PART 304—FEDERAL FINANCIAL PARTICIPATION
1. The authority citation for part 304 continues to read as follows:
2. Amend § 304.20(b)(11) by removing “§§ 303.30 and 303.31” and adding “§§ 303.30, 303.31, and 303.32” in its place.
PART 305—PROGRAM PERFORMANCE MEASURES, STANDARDS, FINANCIAL INCENTIVES, AND PENALTIES
1. The authority citation for part 305 is revised to read as follows:
2. Amend § 305.63(c)(5) by adding “and § 302.32” after “under § 303.31”.
PART 308—ANNUAL STATE SELF-ASSESSMENT REVIEW AND REPORT
1. The authority citation for part 308 continues to read as follows:
2. Amend § 308.2 by revising paragraph (e) to read as follows:
(e) Securing and enforcing medical support orders. A State must have and use procedures required under this paragraph in at least 75 percent of the cases reviewed. A State must:
(1) Determine whether support orders established or modified during the review period include medical support in accordance with § 303.31(b) of this chapter.
(2) If reasonable in cost and accessible health insurance was available and required in the order, but not obtained, determine whether the National Medical Support Notice was used to enforce the order in accordance with requirements in § 303.32 of this chapter.
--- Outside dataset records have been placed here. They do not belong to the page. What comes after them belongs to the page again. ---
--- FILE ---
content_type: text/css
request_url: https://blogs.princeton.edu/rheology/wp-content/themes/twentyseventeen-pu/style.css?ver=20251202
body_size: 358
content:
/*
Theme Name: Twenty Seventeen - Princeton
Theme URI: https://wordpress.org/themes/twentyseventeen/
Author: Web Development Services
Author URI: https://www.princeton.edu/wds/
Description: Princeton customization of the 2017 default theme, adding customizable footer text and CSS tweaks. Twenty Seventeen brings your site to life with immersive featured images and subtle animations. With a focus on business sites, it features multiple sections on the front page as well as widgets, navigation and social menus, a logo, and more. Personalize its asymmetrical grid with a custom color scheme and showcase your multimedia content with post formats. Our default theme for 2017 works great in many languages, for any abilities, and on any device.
(3) Determine whether the IV-D agency informed the Medicaid agency that coverage had been obtained when health insurance was obtained during the review period pursuant to § 303.31(b)(5) of this chapter.
(4) Determine whether the State transferred notice of the health care provision, using the National Medical Support Notice required under § 302.32 of this chapter, to a new employer when a noncustodial parent was ordered to provide health insurance coverage and changed employment and the new employer provides health care coverage.